Democratic President Lyndon Johnson would sign the historic Voting Rights Act of 1965 the very next year, but at the time of the convention, the Texas Democrat was desperate to placate his party’s racist Dixiecrat enclave, including delegates in his own state of Texas. Johnson needed support to survive to the November election, and openly encouraging subversive MFDP maneuvers on the convention floor was no way to curry Dixiecrat favor. He went so far as to interrupt Hamer's widely circulated convention speech.
"I'll never forget the president, Johnson had a message to the people, because that was the only person who could cut off Miss Hamer because every TV station across this nation was listening to the credential committee ... and Miss Hamer had captured the United States, and he knowed it," Blackwell said.
Minneapolis Attorney General Walter Mondale and the Democratic Party Credentials Committee attempted to meet halfway with racists by arranging for the MFDP to get two powerless “at-large” seats amid an all-white Dixiecrat wing. Freedom party workers were expecting such a maneuver before they had even left Mississippi, and were already hostile to the prospect.
"We had a meeting in Jackson, Mississippi, and the people told us that when we left there on them two buses headed to Atlantic City ... that if we didn't get half of those seats ... just tell them to keep them all and come on back home, Blackwell said.
"Betrayal" From Above
Blackwell, Fannie Lou Hamer and other members of MFDP’s Delta delegation were surprised that notable Black leaders, including Martin Luther King Jr., NAACP head Roy Wilkins and SCLC director Andrew Young pressed for them to accept the compromise.
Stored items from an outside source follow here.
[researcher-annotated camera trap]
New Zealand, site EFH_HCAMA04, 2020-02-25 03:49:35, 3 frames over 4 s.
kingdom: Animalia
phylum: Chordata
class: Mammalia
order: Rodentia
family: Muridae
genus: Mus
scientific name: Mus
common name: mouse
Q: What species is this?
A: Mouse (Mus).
They promised extraordinary measures from Johnson if he won the White House without MFDP interference, but members balked.
Mississippi branch NAACP head Aaron Henry and white Mississippi activist and Delta Ministry Founder Rev. Ed King were promised the two seats, but sided with Blackwell, Hamer and the rest of the Mississippi delegation against the compromise.
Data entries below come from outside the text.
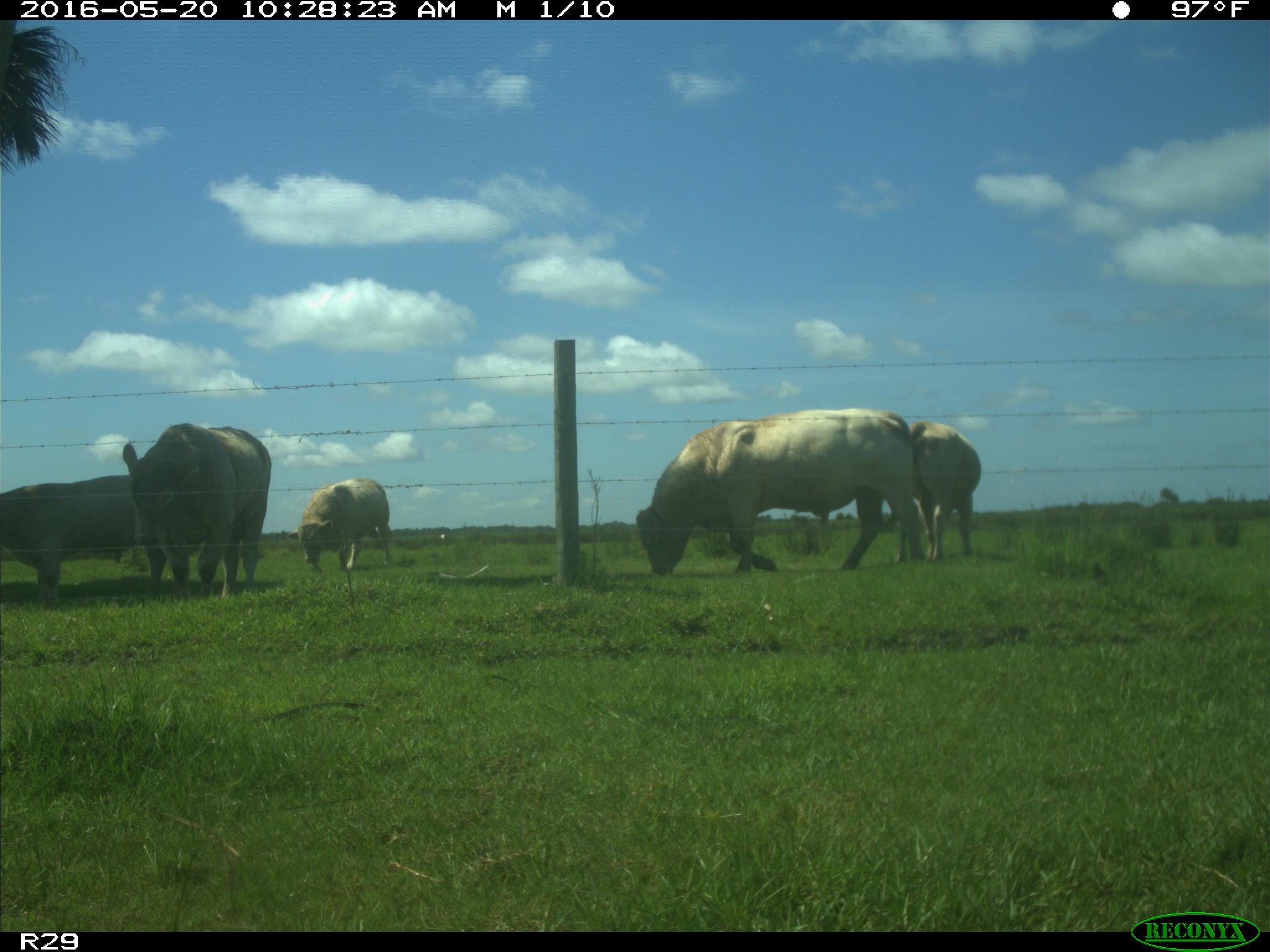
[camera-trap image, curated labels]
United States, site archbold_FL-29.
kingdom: Animalia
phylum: Chordata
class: Mammalia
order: Artiodactyla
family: Bovidae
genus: Bos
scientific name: Bos taurus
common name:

Blackwell said she personally considered the compromise “throwing some scraps out to the dogs.”
"They came to (our hotel) door, told us what it was, and gave it to us, and we said 'nope! That hotel was jumping that night," she said.
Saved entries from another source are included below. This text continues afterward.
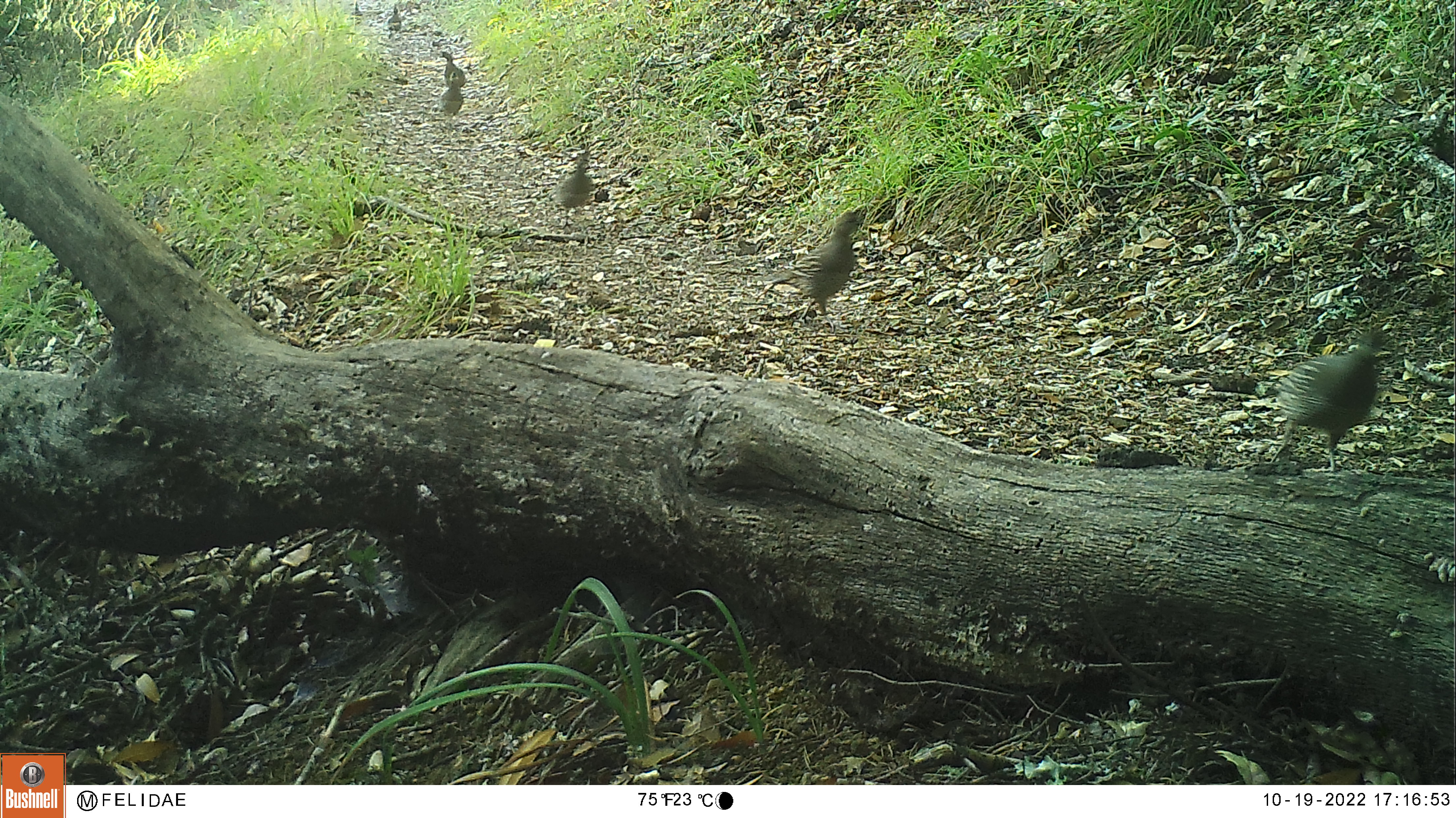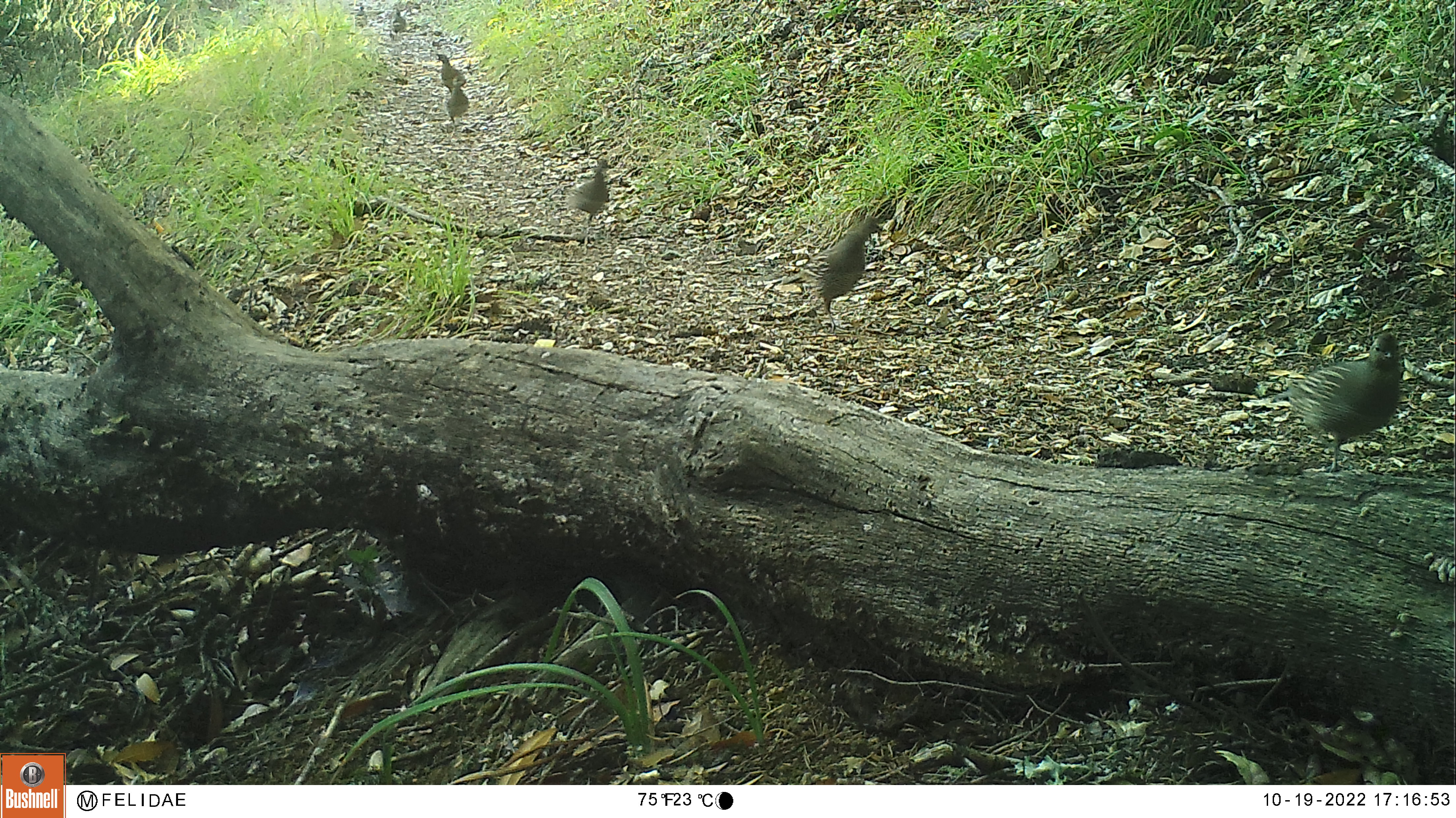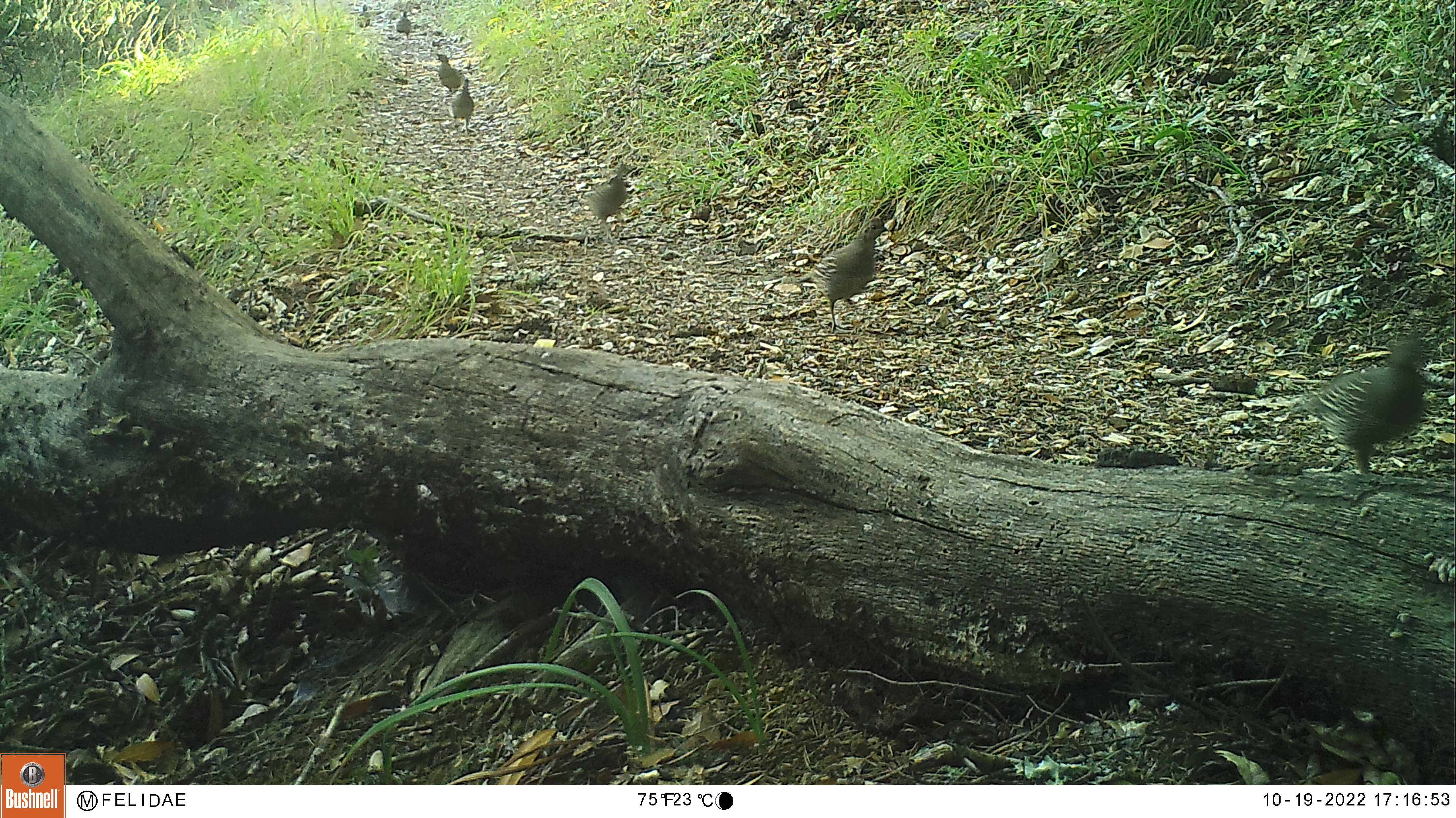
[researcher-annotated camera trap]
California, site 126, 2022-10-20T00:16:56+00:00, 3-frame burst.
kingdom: Animalia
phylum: Chordata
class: Aves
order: Galliformes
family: Odontophoridae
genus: Callipepla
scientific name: Callipepla californica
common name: california quail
Regardless of whether the MFDP accepted the compromise the segregated state delegation appeared damaged. Forced to confront their rank racism before party peers from more civilized states, white Mississippi delegates appeared to lose their taste for participation, and left many of their seats unoccupied the following day. Some members of the MFDP moved up and took their abandoned spots. It was a sign of things to come for the Democratic Party.
Dixiecrat separatists leapt from the sudden spotlight upon their racism. They abandoned the Democratic Party that year, with white Mississippi voters overwhelmingly choosing Republican presidential candidate Barry Goldwater in November. Gov. Paul Johnson did not endorse the Democratic Party's candidate that year, despite being a Democrat himself. Goldwater instead appealed to white Mississippi when he voted against the Civil Rights Act of 1964, which outlawed poll taxes and businesses refusing customer service based on race. Overt segregation was slipping out of fashion nationally, however, and Goldwater went on to lose the general election that year.
The media bonanza of speeches and arguments at the Atlantic City convention triggered Party restructuring at the national level, which made it more inclusive of race and gender. When Democratic administrations succeeded in passing the Civil Rights Act of 1964 and the Voting Rights Act of 1965, Mississippi Dixiecrats fled to the Republican Party in earnest, following GOP calls to limit federal desegregation efforts. Racist philanderers like U.S. Sen. Strom Thurmond (who championed segregation while impregnating underage Black maids) blazed the trail to the GOP.
The flight of racists continued throughout the next four decades. As of 2023, race largely determines party membership in Mississippi, with most African Americans voting Democratic and the Republican Party being a homogeneous party of white voters.